▶ Task instructions
Convert the material below into a JSON array of strings, one string per line, omitting blank lines.

▶ Items
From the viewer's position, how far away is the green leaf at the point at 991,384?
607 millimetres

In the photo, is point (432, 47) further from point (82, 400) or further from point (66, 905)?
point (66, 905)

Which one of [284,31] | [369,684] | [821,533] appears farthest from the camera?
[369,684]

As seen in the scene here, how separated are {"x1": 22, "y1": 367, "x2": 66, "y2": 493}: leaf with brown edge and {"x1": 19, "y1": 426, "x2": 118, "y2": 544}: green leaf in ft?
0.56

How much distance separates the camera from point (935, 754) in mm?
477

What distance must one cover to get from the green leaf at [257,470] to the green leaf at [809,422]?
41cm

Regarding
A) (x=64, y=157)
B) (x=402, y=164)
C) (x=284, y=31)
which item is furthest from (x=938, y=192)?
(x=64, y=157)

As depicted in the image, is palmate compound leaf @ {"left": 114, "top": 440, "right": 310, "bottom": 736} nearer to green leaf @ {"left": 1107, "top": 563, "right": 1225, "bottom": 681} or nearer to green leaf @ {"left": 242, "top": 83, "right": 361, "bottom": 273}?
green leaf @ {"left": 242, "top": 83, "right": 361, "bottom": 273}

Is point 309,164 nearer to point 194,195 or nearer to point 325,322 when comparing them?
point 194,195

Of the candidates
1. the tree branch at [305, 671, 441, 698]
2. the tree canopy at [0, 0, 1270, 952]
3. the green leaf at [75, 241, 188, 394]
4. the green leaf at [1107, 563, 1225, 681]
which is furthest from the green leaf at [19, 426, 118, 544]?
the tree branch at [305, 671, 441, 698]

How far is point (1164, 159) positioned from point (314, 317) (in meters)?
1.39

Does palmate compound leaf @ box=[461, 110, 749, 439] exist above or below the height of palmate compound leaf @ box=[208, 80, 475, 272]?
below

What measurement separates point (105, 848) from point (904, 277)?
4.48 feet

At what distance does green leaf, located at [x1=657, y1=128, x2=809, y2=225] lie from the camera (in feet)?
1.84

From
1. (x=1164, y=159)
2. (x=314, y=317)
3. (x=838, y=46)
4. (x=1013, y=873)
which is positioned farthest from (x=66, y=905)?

▶ The reply
[
  "From the viewer's position, how far away is the green leaf at the point at 991,384?",
  "607 millimetres",
  "In the photo, is point (432, 47) further from point (82, 400) or further from point (66, 905)?",
  "point (66, 905)",
  "Which one of [284,31] | [369,684] | [821,533] appears farthest from the camera?",
  "[369,684]",
  "As seen in the scene here, how separated are {\"x1\": 22, \"y1\": 367, \"x2\": 66, \"y2\": 493}: leaf with brown edge and {\"x1\": 19, \"y1\": 426, \"x2\": 118, \"y2\": 544}: green leaf in ft?",
  "0.56",
  "How much distance separates the camera from point (935, 754) in mm?",
  "477",
  "What distance must one cover to get from the green leaf at [257,470] to the green leaf at [809,422]?",
  "41cm",
  "Regarding",
  "A) (x=64, y=157)",
  "B) (x=402, y=164)",
  "C) (x=284, y=31)",
  "which item is furthest from (x=938, y=192)?",
  "(x=64, y=157)",
  "As depicted in the image, is palmate compound leaf @ {\"left\": 114, \"top\": 440, \"right\": 310, \"bottom\": 736} nearer to green leaf @ {\"left\": 1107, \"top\": 563, \"right\": 1225, \"bottom\": 681} or nearer to green leaf @ {\"left\": 242, \"top\": 83, \"right\": 361, \"bottom\": 273}?",
  "green leaf @ {\"left\": 242, \"top\": 83, \"right\": 361, \"bottom\": 273}",
  "Is point 309,164 nearer to point 194,195 or nearer to point 325,322 when comparing them?",
  "point 194,195",
  "Of the candidates",
  "1. the tree branch at [305, 671, 441, 698]",
  "2. the tree canopy at [0, 0, 1270, 952]",
  "3. the green leaf at [75, 241, 188, 394]",
  "4. the green leaf at [1107, 563, 1225, 681]",
  "which is furthest from the green leaf at [19, 426, 118, 544]?",
  "the tree branch at [305, 671, 441, 698]",
  "How far is point (1164, 159) positioned from point (314, 317) (in meters)?",
  "1.39",
  "Does palmate compound leaf @ box=[461, 110, 749, 439] exist above or below the height of palmate compound leaf @ box=[208, 80, 475, 272]?",
  "below",
  "What measurement separates point (105, 848) from point (904, 277)?",
  "4.48 feet",
  "At what distance does green leaf, located at [x1=657, y1=128, x2=809, y2=225] lie from the camera (in feet)?",
  "1.84",
  "From",
  "1. (x=1164, y=159)",
  "2. (x=314, y=317)",
  "3. (x=838, y=46)",
  "4. (x=1013, y=873)",
  "which is positioned farthest from (x=66, y=905)?"
]